◆ Fragmento
%%

Resulta impresionante la resignación con que ciudadanos y ciudadanas de nivel educativo y responsabilidades sociales aceptan como normales, tradicionales o irremediables las prácticas políticas del abuso de lo público, de la imposición autoritaria, del engaño y la mentira, y hasta de la marrullería y el fraude. Y lo que es peor, llegan a considerar radicales a quienes luchan por una cultura democrática.
Abundan los que sólo se rebelan cuando los afectan directamente, aunque vean el crimen o el robo y la malversación de lo público, tratando de ignorar que la corrupción de arriba se refleja necesariamente en todos los estratos sociales, repercutiendo en la delincuencia y la inseguridad.
Las castas políticas se reproducen con la expropiación de los recursos que son necesarios para pagar a los guardias y policías, a los maestros, médicos, enfermeras y agrónomos, incentivados a buscarse la vida con los medios a su alcance, unos reduciendo sus jornadas y la calidad de sus servicios, otros utilizando las armas puestas a su cargo para incorporarse a bandas criminales.

%%

◆ Datos proporcionados
%%

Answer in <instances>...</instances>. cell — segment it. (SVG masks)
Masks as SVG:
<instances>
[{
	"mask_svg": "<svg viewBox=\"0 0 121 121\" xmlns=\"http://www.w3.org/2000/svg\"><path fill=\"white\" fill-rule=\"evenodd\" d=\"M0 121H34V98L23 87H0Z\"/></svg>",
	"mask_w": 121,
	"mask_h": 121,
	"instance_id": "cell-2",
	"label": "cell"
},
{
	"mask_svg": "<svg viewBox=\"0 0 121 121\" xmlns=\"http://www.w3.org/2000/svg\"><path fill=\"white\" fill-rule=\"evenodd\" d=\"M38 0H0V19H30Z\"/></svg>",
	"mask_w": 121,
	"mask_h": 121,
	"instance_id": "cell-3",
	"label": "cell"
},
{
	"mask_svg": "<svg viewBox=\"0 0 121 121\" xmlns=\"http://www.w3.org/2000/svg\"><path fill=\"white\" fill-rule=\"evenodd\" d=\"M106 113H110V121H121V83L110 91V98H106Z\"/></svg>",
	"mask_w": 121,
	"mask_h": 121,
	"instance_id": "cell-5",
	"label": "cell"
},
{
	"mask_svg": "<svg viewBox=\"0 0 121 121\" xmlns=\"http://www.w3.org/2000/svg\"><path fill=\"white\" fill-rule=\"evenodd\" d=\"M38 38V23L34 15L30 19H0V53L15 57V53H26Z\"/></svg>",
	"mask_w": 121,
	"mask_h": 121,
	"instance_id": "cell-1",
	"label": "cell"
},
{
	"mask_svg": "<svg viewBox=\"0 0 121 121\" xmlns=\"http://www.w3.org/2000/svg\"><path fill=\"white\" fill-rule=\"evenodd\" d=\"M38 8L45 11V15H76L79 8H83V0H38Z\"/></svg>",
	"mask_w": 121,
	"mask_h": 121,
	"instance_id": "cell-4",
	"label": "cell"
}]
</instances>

%%

◆ Ejercicios propuestos
a. Según el fragmento, ¿a quiénes llegan a considerar radicales esos ciudadanos y ciudadanas?
b. Indique si cada afirmación coincide con el fragmento: (i) Muchos solo se rebelan cuando algo los afecta directamente. (ii) La corrupción de arriba no afecta a los demás estratos sociales. (iii) Las castas políticas se reproducen expropiando recursos.
Los datos no intervienen en esto.

◆ Soluciones
a. A quienes luchan por una cultura democrática.

b.
(i) Sí: «Abundan los que sólo se rebelan cuando los afectan directamente».
(ii) No: «la corrupción de arriba se refleja necesariamente en todos los estratos sociales».
(iii) Sí: «Las castas políticas se reproducen con la expropiación de los recursos».